From the listing below, restate word for word the lines from the line containing "某收费社群年会员：短视频SEO 搜索置顶 直播入局 千川投放 小店 商家自播篇-亦可网创" down through the line containing "Everybody is valuable". Exclude pictures.
(Data provided Opens)
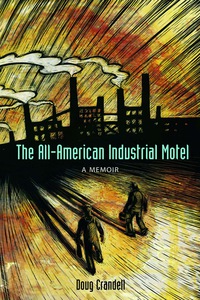Cover image: The All-American Industrial Motel: A Memoir 9781556526169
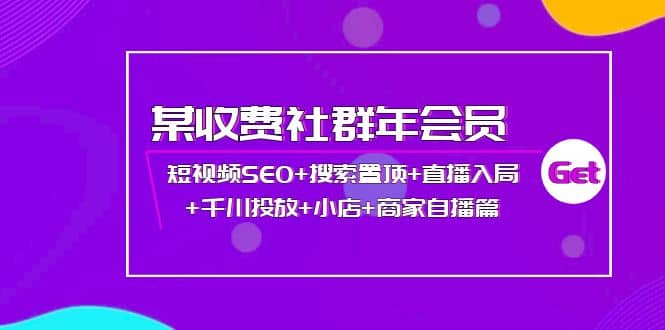 某收费社群年会员：短视频SEO 搜索置顶 直播入局 千川投放 小店 商家自播篇-亦可网创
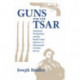 Guns for the Tsar: American Technology and the Small Arms Industry in Nineteenth-Century Russia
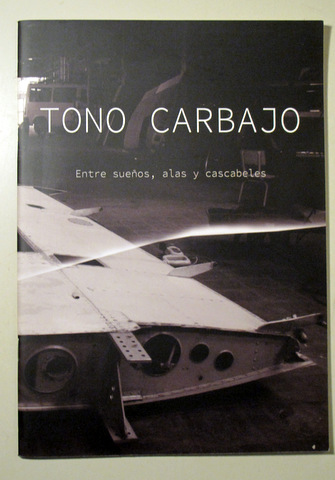 TONO CARBAJO. Entre sueños, alas y cascabeles - Barcelona 2014 - Ilustrado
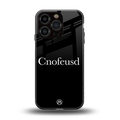 cnofeusd confused black back phone cover | glass case for iphone 16 pro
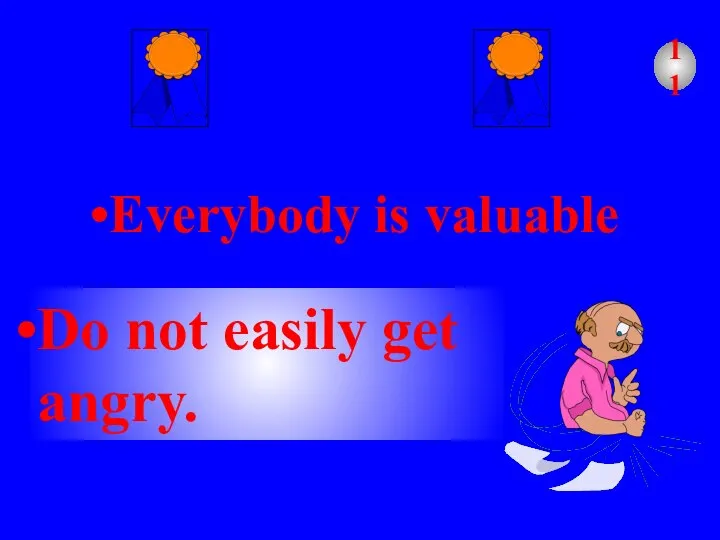 Everybody is valuable Do not easily get angry. 11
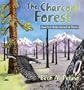 The Charcoal Forest: How Fire Helps Animals & Plants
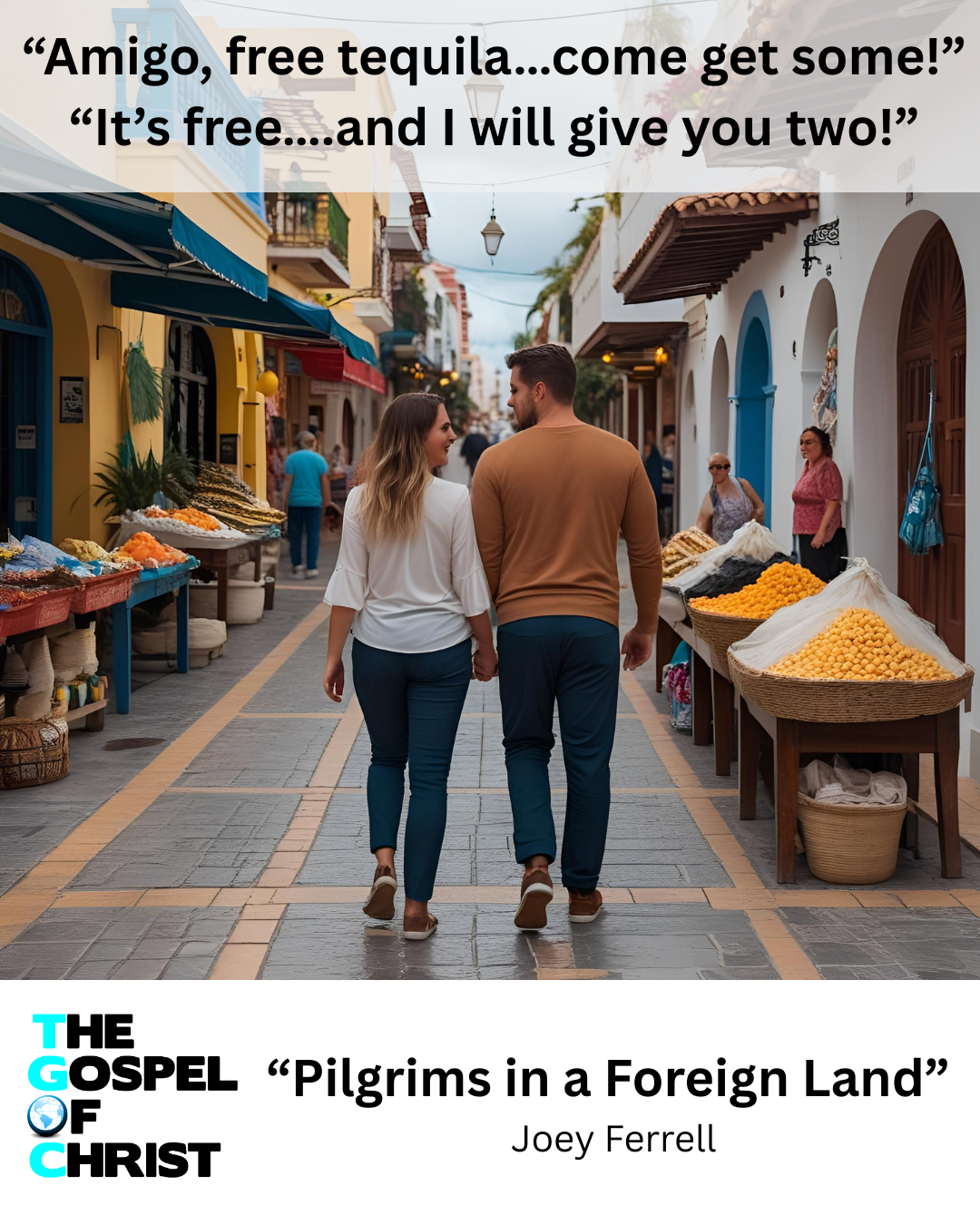 "Pilgrims in a Foreign Land" - Joey Ferrell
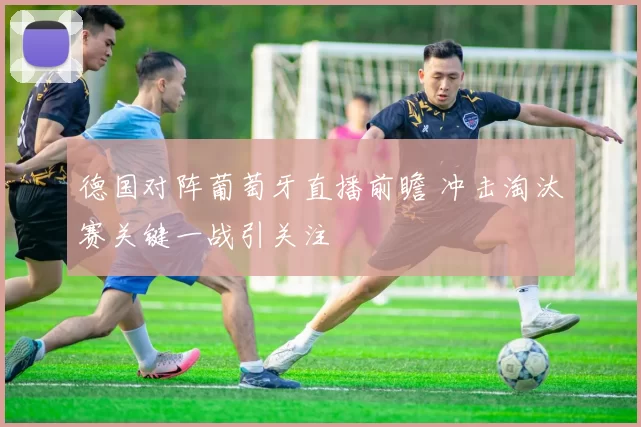 德国对阵葡萄牙直播前瞻 冲击淘汰赛关键一战引关注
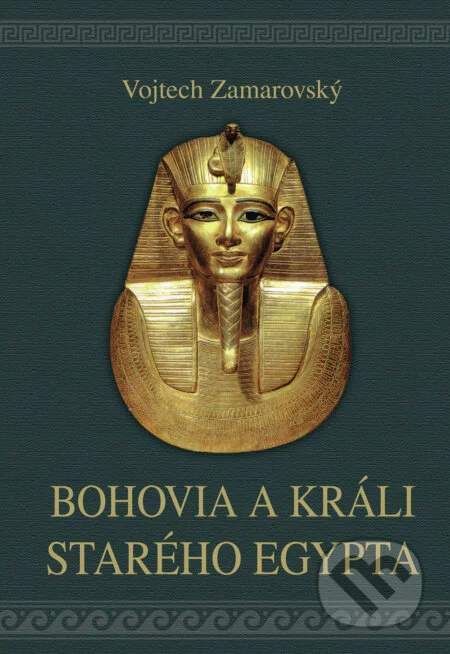 Vojtěch Zamarovský - Bohovia a králi starého Egypta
(Data provided Closes)
• **Written answer**
 某收费社群年会员：短视频SEO 搜索置顶 直播入局 千川投放 小店 商家自播篇-亦可网创
 Guns for the Tsar: American Technology and the Small Arms Industry in Nineteenth-Century Russia
 TONO CARBAJO. Entre sueños, alas y cascabeles - Barcelona 2014 - Ilustrado
 cnofeusd confused black back phone cover | glass case for iphone 16 pro
 Everybody is valuable Do not easily get angry. 11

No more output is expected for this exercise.